Russell descreve o livro de Phillips como um “vernáculo totalmente novo” para a experiência da maternidade. “Ela encontrou uma maneira de ativar essas ansiedades primordiais”, diz ela. “Você sente que, em qualquer quarta-feira, há uma história sombria ligada ao dia em que você está vivendo.” Com The Need , em vez de entregar uma criança de coração negro, Phillips brinca com o terror de encontrar seu pai. Não diferente do filme de terror de Jordan Peele, EUA , quando Molly aceita a presença de Moll, lentamente começamos a nos perguntar qual mulher, se é que é o vilão. Eu trago a história bíblica do rei Salomão e das duas mães, que aparece em sua totalidade em The Need. No conto, duas mães que moram na mesma casa aparecem para buscar a sabedoria do rei: um bebê acaba de ser sufocado, e cada um reivindica o bebê vivo como se fosse seu. Salomão diz: “Traga-me uma espada … Divida a criança viva em duas e dê a metade a uma e à outra metade.” Uma mãe oferece o bebê ao outro, mas a segunda incentiva Salomão a dividi-lo em dois. Ele dá o bebê para a primeira mulher, que, ele diz, é obviamente o pai verdadeiro da criança.

Phillips tem uma simpatia inesperada pela segunda mãe. “Lembre-se”, ela diz, “essa mulher é louca de tristeza. Nós nunca pensamos nisso. Ela parece um vilão, mas na verdade ela acaba de perder seu bebê.

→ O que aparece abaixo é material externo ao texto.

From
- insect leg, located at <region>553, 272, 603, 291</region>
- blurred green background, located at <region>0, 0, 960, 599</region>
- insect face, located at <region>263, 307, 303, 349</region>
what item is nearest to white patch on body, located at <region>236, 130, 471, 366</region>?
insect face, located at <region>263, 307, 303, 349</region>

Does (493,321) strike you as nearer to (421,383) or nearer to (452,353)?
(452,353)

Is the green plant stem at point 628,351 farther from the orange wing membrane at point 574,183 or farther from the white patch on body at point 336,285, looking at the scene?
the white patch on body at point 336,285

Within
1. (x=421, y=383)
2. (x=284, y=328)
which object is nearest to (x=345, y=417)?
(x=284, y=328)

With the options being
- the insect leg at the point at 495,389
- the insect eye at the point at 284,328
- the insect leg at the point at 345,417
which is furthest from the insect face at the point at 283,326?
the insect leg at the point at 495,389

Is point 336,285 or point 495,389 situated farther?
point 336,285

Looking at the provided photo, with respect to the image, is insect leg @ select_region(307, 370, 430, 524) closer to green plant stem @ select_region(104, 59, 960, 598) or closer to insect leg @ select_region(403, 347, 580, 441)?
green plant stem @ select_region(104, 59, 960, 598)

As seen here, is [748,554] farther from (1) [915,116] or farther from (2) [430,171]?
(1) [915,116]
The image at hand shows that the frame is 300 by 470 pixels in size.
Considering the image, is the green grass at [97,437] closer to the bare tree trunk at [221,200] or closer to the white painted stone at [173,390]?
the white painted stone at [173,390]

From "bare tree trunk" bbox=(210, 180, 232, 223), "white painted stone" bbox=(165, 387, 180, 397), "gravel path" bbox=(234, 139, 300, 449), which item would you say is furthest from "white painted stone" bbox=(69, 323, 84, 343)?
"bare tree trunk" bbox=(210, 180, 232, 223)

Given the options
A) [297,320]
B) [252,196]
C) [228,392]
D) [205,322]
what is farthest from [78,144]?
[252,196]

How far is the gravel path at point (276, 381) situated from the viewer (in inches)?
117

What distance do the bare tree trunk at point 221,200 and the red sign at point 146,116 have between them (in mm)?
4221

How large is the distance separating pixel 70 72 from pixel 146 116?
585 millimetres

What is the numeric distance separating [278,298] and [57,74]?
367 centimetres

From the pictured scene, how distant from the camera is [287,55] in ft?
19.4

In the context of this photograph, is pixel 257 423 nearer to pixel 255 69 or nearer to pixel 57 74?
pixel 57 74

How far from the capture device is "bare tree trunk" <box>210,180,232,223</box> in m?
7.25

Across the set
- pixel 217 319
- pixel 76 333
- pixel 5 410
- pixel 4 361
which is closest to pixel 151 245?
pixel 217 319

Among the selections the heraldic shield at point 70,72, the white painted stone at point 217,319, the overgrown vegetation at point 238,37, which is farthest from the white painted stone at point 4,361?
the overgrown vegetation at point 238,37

Quando eu pergunto que tipo de mãe Phillips vê Molly, ela diz: “Uma humana.” Uma boa mãe, “que está em uma situação difícil. Isso a está tensionando ao longo de cada vetor, físico, emocional e intelectual ”. Estamos diante de uma parede da arte de seus filhos e ela aponta para um desenho em lápis de cera de mãe e filha. É uma representação estranha de Phillips, vestida de preto, sem cabelo, com a sugestão de quadrados tecnicolor pendurados em suas orelhas. “Eu simplesmente adoro isso”, diz ela. Ela olha para a mulher e a mulher olha para ela.

* Três pequenos erros foram corrigidos: Phillips e seu marido se mudaram para o Brooklyn em 2004, não em 2006; ela publicou quatro (não cinco) livros desde que sua filha nasceu; e ela aparou O belo burocrata a metade, não um terço, do tamanho original.